Existing approaches:
--DV Certificate: Validates your domain. Provides protection
against man-in-the-middle attacks, but does nothing to
protect against malicious endpoints..
--OV Certificate: A big fat lie. Same as DV.
--EV Certificate: DV and validates the company name of the
end-point.
--PCI Banner: PCI Assessors often offer "Credit Card Safe"
badges. However, scammers can trivially fake such badges.
Browser indicators in the address bar are harder to fake
(though not quite impossible).
Proposed Approach: PCI/DV or PCI/EV Certificate: Validates that you are PCI
complaint.
Pre-emptive rebuttals:
--1. Won't this increase barrier to entry?
Mom and Pop shops have 3 choices:
A) Don't bother. Maybe the lock icon will be enough.

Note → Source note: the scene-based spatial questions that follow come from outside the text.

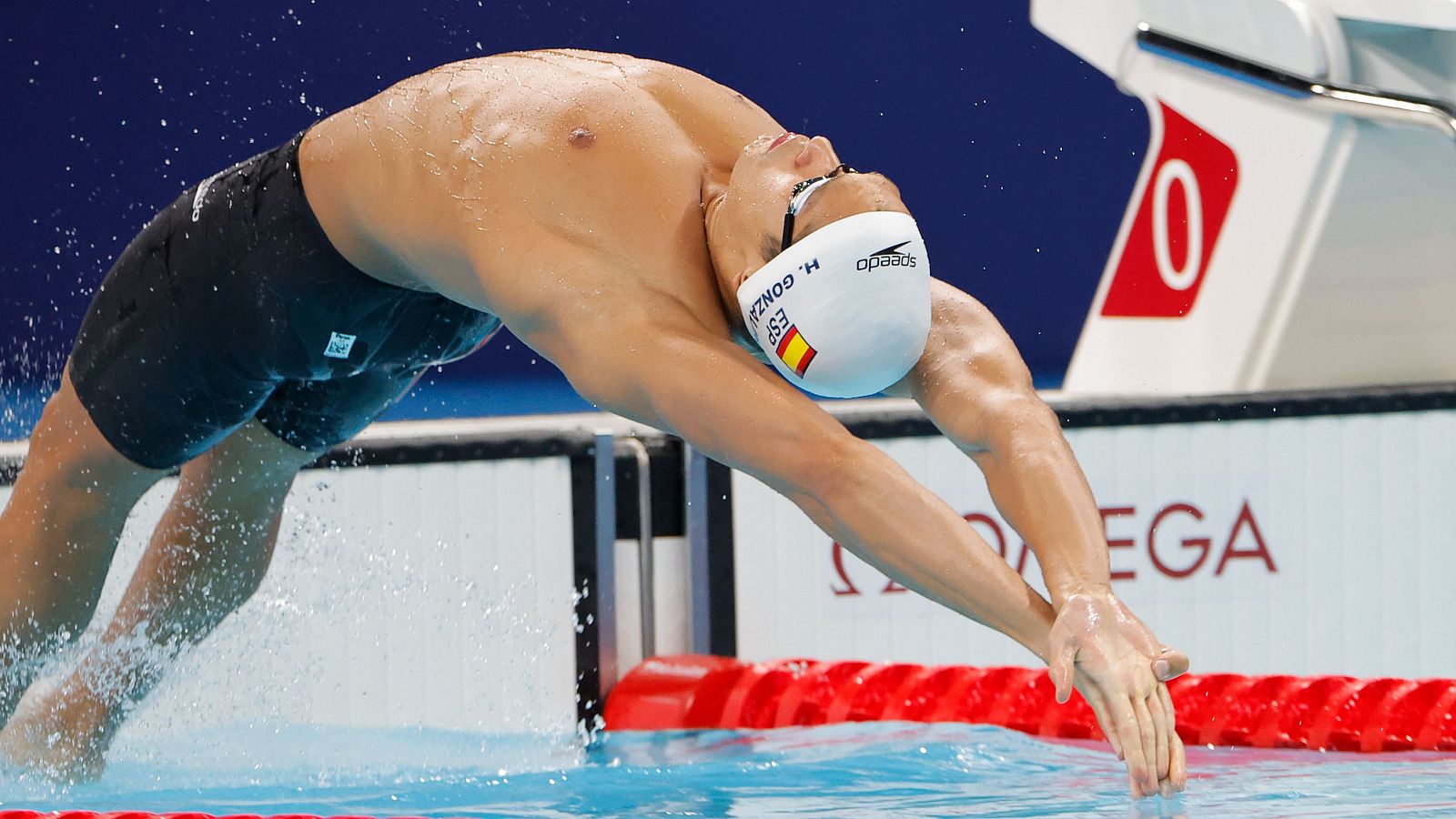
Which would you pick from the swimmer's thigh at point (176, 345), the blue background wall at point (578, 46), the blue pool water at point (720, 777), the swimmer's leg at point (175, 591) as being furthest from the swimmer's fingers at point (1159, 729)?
the blue background wall at point (578, 46)

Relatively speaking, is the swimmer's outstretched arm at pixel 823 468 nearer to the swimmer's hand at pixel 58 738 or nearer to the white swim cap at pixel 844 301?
the white swim cap at pixel 844 301

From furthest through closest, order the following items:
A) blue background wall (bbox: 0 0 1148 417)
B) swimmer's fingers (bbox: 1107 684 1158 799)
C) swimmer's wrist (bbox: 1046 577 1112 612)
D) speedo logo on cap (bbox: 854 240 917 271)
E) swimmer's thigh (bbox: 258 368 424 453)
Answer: blue background wall (bbox: 0 0 1148 417)
swimmer's thigh (bbox: 258 368 424 453)
speedo logo on cap (bbox: 854 240 917 271)
swimmer's wrist (bbox: 1046 577 1112 612)
swimmer's fingers (bbox: 1107 684 1158 799)

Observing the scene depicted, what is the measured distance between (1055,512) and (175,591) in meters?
1.59

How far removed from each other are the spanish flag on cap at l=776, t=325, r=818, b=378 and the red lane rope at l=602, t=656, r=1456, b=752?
1335 millimetres

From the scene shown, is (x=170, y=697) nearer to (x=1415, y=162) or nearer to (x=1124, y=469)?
(x=1124, y=469)

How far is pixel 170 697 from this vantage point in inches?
127

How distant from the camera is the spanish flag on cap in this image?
73.9 inches

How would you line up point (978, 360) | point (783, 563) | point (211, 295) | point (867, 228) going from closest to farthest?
point (867, 228), point (978, 360), point (211, 295), point (783, 563)

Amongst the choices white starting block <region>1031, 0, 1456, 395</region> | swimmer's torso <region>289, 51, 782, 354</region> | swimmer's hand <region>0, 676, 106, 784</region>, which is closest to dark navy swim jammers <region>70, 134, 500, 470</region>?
swimmer's torso <region>289, 51, 782, 354</region>

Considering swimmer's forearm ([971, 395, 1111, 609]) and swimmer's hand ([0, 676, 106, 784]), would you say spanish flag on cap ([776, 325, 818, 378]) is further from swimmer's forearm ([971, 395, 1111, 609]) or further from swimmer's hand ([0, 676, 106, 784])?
swimmer's hand ([0, 676, 106, 784])

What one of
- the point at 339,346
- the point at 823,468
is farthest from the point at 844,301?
the point at 339,346

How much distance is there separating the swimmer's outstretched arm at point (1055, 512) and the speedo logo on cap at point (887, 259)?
0.72ft

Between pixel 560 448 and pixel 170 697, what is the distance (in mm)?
869

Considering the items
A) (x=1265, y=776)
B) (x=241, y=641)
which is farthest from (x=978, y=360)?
(x=241, y=641)
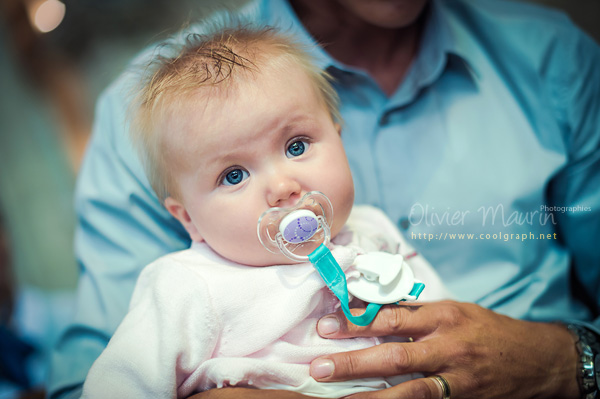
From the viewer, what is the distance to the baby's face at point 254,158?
0.57m

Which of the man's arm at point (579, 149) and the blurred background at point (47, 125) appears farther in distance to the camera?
the blurred background at point (47, 125)

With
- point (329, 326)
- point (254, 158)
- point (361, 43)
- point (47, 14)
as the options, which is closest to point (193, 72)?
point (254, 158)

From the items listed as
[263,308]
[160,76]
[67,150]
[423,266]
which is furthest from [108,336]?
[67,150]

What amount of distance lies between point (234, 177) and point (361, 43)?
520mm

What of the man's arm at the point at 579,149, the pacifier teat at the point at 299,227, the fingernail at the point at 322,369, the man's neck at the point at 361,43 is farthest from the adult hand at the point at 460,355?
the man's neck at the point at 361,43

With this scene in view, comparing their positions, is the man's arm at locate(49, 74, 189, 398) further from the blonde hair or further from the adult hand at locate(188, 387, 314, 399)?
the adult hand at locate(188, 387, 314, 399)

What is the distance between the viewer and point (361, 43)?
96 centimetres

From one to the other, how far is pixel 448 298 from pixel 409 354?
205 mm

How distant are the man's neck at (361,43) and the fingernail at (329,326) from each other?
A: 52 cm

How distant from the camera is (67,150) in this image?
131 cm

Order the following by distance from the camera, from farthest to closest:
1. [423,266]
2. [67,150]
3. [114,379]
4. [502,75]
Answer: [67,150] < [502,75] < [423,266] < [114,379]

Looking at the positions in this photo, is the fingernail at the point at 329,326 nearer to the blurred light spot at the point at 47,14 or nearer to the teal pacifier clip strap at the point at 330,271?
the teal pacifier clip strap at the point at 330,271

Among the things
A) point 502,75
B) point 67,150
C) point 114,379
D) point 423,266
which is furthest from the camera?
point 67,150

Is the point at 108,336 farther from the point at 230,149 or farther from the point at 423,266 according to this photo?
the point at 423,266
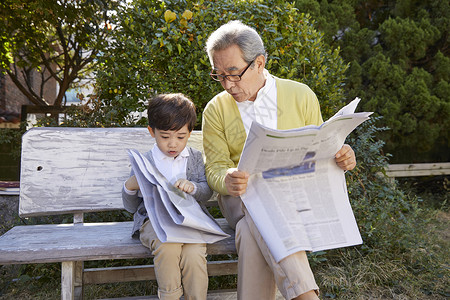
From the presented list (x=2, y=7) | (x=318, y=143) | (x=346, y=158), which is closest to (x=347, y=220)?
(x=346, y=158)

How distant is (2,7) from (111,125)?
14.1 feet

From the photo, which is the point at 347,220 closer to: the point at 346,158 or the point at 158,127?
the point at 346,158

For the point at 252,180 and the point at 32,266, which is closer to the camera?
the point at 252,180

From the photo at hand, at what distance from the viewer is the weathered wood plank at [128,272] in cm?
246

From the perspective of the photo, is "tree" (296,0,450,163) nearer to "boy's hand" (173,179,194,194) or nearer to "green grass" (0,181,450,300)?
"green grass" (0,181,450,300)

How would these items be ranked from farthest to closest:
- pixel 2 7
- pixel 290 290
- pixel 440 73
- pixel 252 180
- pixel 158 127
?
pixel 2 7
pixel 440 73
pixel 158 127
pixel 252 180
pixel 290 290

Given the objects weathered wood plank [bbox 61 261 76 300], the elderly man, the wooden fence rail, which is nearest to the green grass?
weathered wood plank [bbox 61 261 76 300]

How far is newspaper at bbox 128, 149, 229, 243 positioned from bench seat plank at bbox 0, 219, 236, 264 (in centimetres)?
12

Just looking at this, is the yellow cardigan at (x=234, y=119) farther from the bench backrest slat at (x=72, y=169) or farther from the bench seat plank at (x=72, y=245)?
the bench backrest slat at (x=72, y=169)

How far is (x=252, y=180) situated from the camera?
1813 millimetres

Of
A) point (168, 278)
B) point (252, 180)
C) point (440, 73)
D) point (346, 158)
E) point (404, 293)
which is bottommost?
point (404, 293)

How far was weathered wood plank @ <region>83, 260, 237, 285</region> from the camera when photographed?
246 cm

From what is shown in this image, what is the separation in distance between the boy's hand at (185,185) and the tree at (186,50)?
3.83 feet

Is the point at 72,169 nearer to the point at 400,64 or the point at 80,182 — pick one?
the point at 80,182
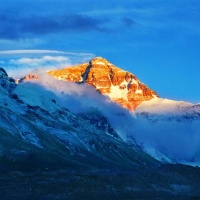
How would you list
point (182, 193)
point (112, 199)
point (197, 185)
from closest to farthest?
point (112, 199) → point (182, 193) → point (197, 185)

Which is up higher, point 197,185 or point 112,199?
point 197,185

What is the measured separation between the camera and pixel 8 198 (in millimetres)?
111875

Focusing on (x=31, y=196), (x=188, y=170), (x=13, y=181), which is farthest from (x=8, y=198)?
(x=188, y=170)

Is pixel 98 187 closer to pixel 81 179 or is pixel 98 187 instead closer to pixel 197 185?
pixel 81 179

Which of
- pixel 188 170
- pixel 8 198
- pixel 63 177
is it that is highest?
pixel 188 170

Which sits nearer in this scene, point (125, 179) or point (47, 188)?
point (47, 188)

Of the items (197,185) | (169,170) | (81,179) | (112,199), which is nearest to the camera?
(112,199)

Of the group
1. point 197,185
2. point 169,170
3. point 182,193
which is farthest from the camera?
point 169,170

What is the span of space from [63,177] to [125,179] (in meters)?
12.7

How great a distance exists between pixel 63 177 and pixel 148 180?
64.2 ft

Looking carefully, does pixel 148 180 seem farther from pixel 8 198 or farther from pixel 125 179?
pixel 8 198

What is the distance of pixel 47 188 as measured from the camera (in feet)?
390

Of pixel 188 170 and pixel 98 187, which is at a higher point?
pixel 188 170

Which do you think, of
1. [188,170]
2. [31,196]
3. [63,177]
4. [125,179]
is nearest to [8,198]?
[31,196]
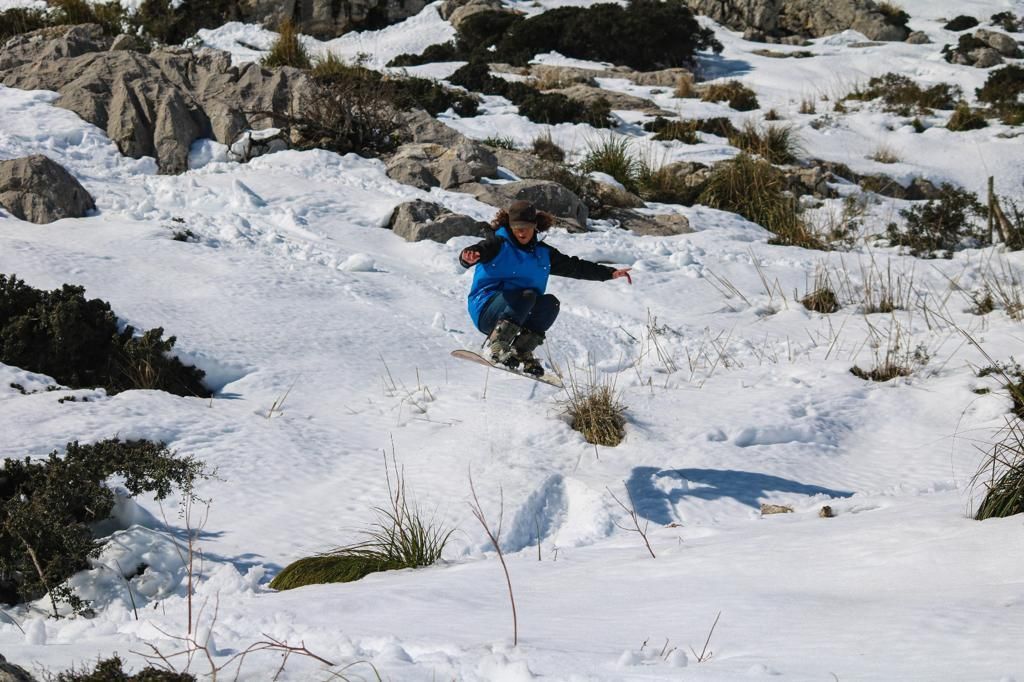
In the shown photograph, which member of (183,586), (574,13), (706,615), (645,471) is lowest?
(645,471)

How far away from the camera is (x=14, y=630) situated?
2.71m

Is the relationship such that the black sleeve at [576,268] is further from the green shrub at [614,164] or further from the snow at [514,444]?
the green shrub at [614,164]

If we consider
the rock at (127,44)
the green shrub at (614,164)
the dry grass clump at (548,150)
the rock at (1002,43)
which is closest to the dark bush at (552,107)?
the dry grass clump at (548,150)

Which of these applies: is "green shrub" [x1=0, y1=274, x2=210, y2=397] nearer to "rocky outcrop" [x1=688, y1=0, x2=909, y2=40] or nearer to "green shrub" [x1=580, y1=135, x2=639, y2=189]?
"green shrub" [x1=580, y1=135, x2=639, y2=189]

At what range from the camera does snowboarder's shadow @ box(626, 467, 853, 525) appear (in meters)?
4.28

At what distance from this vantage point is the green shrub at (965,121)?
14552 millimetres

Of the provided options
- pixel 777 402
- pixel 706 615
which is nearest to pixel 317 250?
pixel 777 402

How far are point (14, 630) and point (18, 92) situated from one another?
33.1 ft

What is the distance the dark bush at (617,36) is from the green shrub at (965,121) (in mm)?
6707

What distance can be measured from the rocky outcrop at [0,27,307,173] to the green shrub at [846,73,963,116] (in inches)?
412

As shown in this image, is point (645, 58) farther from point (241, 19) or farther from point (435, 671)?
point (435, 671)

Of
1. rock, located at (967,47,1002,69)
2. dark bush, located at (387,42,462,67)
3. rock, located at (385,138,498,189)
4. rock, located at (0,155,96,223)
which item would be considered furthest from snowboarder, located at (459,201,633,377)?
rock, located at (967,47,1002,69)

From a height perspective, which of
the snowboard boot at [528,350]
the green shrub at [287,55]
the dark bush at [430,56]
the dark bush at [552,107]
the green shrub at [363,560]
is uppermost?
the green shrub at [287,55]

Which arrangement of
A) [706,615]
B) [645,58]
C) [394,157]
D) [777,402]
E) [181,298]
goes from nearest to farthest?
[706,615]
[777,402]
[181,298]
[394,157]
[645,58]
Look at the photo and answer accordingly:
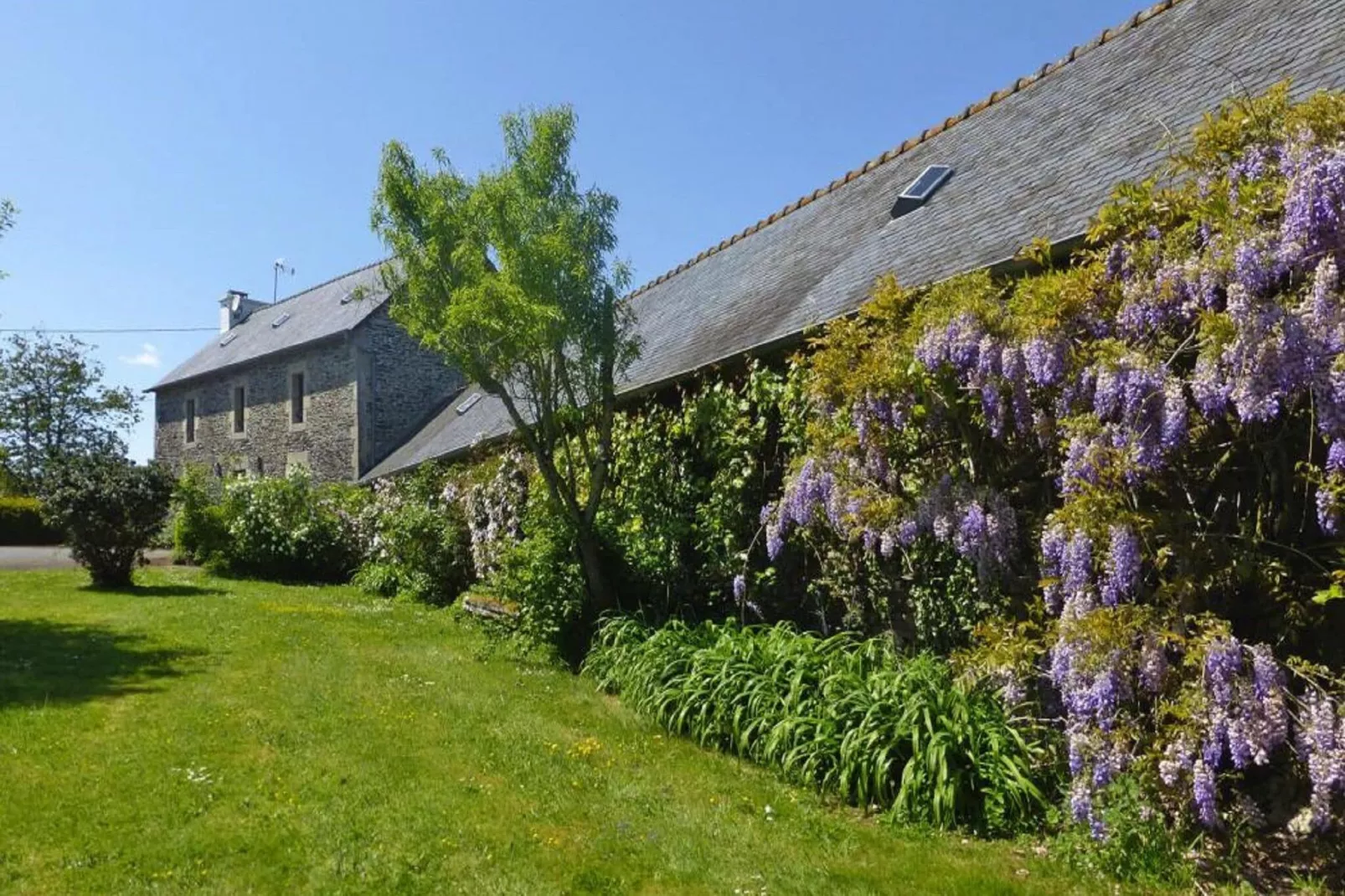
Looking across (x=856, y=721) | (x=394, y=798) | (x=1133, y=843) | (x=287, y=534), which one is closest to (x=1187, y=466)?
(x=1133, y=843)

B) Use an interstitial payment gateway.
C) Their payment processor can validate their site for e-
commerce.
--2. Won't it be a huge mess to force companies to comply
with requirements from both PCI-DSS and the CA/Browser
forum?
Yes. This can be simplified by having PCI validated
processors countersign the certificate, possibly as an extra
property attached to standard certificates. This signing
hash could be provided to standard authorities, who would
bolt it onto certificates that they generated.
--3. Why should sites be forced to use PCI-DSS signing?
PCI-DSS is already enforced by contract with credit card
processors. The only extra work this adds is that
processors will need to validate payment sites (or those
sites can be seen, deservedly, as being less trustworthy).
--4. This proposal is very US-centric.